Materials provided —
--- Start ---

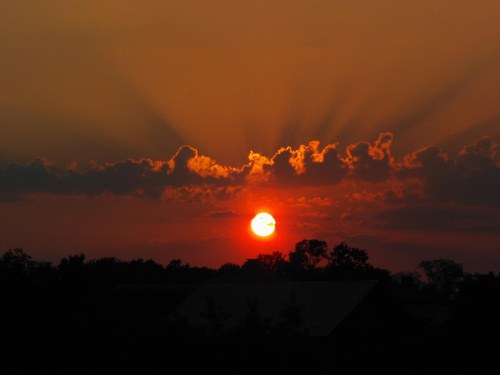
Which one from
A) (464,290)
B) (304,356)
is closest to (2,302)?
(304,356)

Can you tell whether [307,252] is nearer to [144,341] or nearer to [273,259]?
[273,259]

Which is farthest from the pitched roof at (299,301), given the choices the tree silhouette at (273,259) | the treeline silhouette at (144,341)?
the tree silhouette at (273,259)

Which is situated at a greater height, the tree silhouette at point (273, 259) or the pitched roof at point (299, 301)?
the tree silhouette at point (273, 259)

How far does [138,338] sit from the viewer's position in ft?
104

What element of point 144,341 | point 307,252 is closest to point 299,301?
point 144,341

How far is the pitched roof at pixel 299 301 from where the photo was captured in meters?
44.9

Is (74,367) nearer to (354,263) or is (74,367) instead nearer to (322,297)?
(322,297)

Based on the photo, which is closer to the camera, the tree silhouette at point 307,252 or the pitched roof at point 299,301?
the pitched roof at point 299,301

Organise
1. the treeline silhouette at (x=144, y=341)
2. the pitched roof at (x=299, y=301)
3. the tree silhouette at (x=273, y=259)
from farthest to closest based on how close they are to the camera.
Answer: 1. the tree silhouette at (x=273, y=259)
2. the pitched roof at (x=299, y=301)
3. the treeline silhouette at (x=144, y=341)

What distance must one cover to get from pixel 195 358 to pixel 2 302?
11467 millimetres

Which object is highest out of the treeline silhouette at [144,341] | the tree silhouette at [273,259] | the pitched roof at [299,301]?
the tree silhouette at [273,259]

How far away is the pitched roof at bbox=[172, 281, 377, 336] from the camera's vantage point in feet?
147

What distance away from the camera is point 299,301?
48.0 metres

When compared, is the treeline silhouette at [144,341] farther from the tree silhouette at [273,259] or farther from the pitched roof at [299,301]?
the tree silhouette at [273,259]
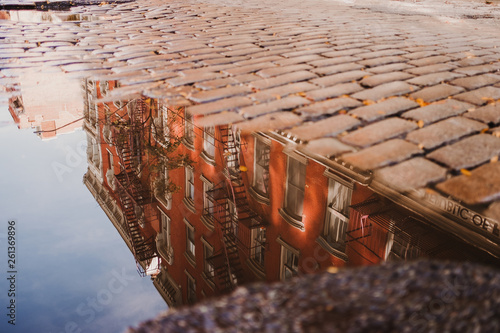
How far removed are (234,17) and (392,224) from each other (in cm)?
571

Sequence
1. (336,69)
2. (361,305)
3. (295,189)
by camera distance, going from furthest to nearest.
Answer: (295,189) → (336,69) → (361,305)

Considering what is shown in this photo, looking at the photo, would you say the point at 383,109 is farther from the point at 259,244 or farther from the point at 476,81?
the point at 259,244

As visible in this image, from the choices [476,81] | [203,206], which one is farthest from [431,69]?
[203,206]

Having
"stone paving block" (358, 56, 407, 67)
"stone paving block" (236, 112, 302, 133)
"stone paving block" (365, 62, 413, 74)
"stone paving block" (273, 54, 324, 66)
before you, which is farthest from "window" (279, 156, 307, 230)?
"stone paving block" (236, 112, 302, 133)

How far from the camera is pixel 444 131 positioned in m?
2.90

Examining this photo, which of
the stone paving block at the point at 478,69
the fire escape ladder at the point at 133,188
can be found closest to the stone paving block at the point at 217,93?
the fire escape ladder at the point at 133,188

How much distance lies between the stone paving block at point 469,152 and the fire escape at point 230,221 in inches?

--- End ---

Aim —
Copy only this span: the line that contains "How far removed", the last line, and every line between them.

Correct response —
How far removed are (234,17) and (392,224) from each other (in cm)?
571

Sequence
1. (336,69)
2. (361,305)
3. (295,189)
by camera distance, going from furthest to nearest.
Answer: (295,189) → (336,69) → (361,305)

Considering what is shown in this photo, looking at the photo, would you say the point at 383,109 is farther from the point at 259,244 or farther from the point at 476,81?
the point at 259,244

As visible in this image, from the choices [476,81] | [203,206], which one is farthest from [431,69]?
[203,206]

Having
"stone paving block" (358, 56, 407, 67)
"stone paving block" (236, 112, 302, 133)
"stone paving block" (365, 62, 413, 74)
"stone paving block" (273, 54, 324, 66)
before you, which is farthest from "window" (279, 156, 307, 230)?
"stone paving block" (236, 112, 302, 133)

How far from the camera is pixel 444 131 positioned in m?
2.90

Examining this photo, which of
the stone paving block at the point at 478,69
the fire escape ladder at the point at 133,188
can be found closest to the stone paving block at the point at 217,93?
the fire escape ladder at the point at 133,188

How much distance lies between the stone paving block at point 469,152 and the fire escape at point 230,221 in inches?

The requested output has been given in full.